▶ _Passage given_:
## begin

For the mRVMs and the mPCVMs, they have the same computational complexity $\mathcal{O}(N^{2})$ and the memory storage $\mathcal{O}(N^{2})$ during computing the kernel matrix, where $N$ is the number of training samples. In the following, the computational complexity and the memory storage are considered in the optimization procedure. Because of the inverse of a kernel matrix that has the shape of $N\times N$ , the mRVM₂ has the computational complexity $\mathcal{O}(N^{3})$ and the memory storage $\mathcal{O}(N^{2})$ . The mRVM₁ has an incremental procedure, so its computational complexity decreases to $\mathcal{O}(M^{3})$ and its memory storage $\mathcal{O}(MN)$ , where $M$ is the number of relevant vectors and $M\ll N$ . The algorithm mPCVM₁ initially contains all the $N$ basis functions and then prunes them in each class. This could lead to longer training time and larger memory usage. By analogy to the mRVM₂, its computational complexity is $\mathcal{O}(CN^{3})$ and its memory storage $\mathcal{O}(CN^{2})$ where $C$ is the number of classes. Similar to the mRVM₁, the mPCVM₂ is an incremental algorithm, yet it has fewer non-zero weights. Suppose the mPCVM₂ has $M_{i}$ relevant vectors for the $i$ -th class, its computational complexity is $\mathcal{O}(CM_{j}^{3})$ and its memory storage $\mathcal{O}(CM_{j}N)$ where $M_{j}=max(M_{i})$ for $i\in\{1,2,...,C\}.$

4 Conclusion and Future Work

In this paper, we propose a multi-class probabilistic classification vector machine (mPCVM). This method extends the PCVM into multi-class classification. We introduce two learning algorithms to optimize the method, a top-down algorithm mPCVM₁, which is based on an expectation-maximization algorithm to obtain the maximum a posteriori point estimates of the parameters, and a bottom-up algorithm mPCVM₂, which is an incremental version of maximizing the marginal likelihood. The performance of the mPCVMs is extensively evaluated on 8 benchmark data sets. The experimental results conclude that, among the selected baseline algorithms, our algorithms have the best performance and that the mPCVM₂ performs better when the class number is large.

## end

▶ _Data lines_:

## begin

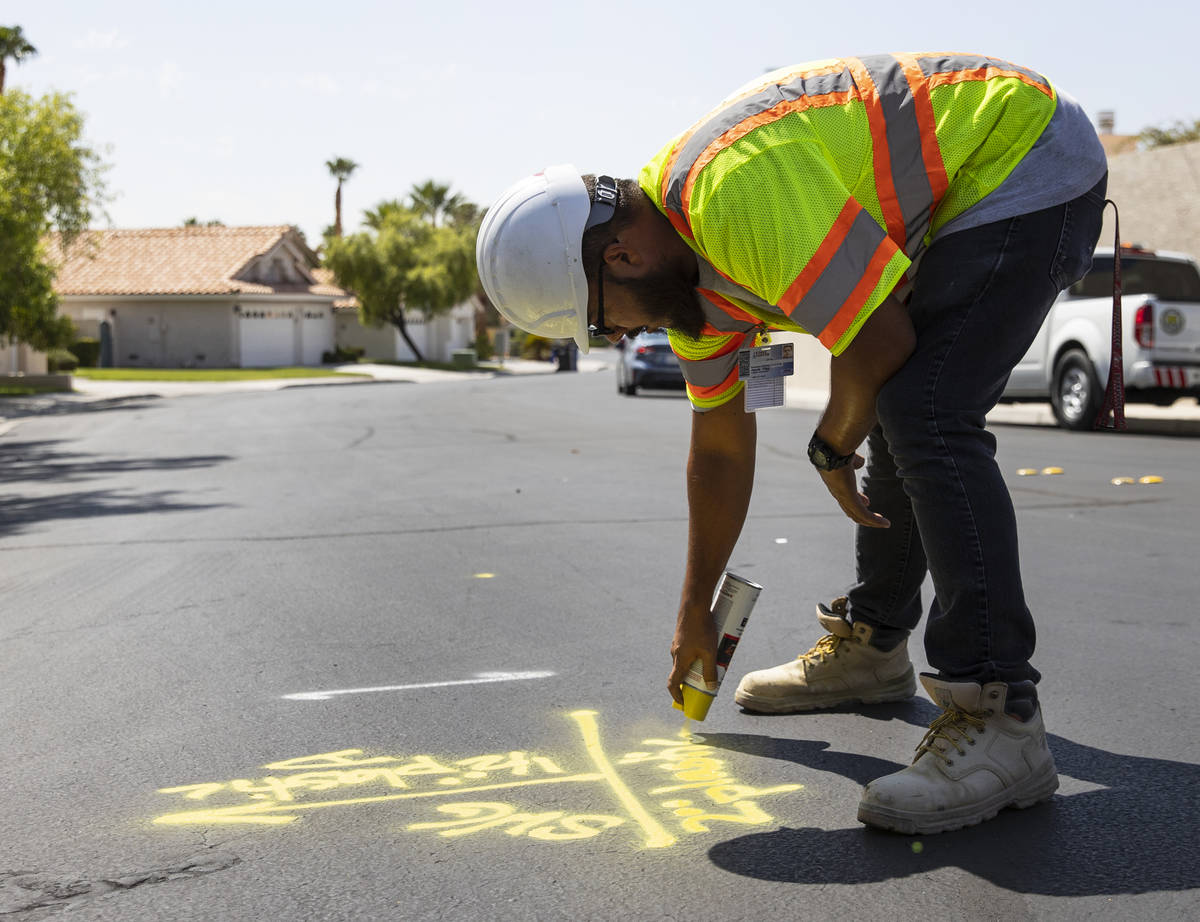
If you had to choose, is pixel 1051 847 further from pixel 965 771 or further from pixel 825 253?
pixel 825 253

## end

▶ _What is required_: In the passage about multi-class probabilistic classification vector machines, how many benchmark data sets were used to evaluate the mPCVMs? Rely only on the passage about multi-class probabilistic classification vector machines, not on the lines.

▶ _Output of the exercise_: The mPCVMs were evaluated on 8 benchmark data sets.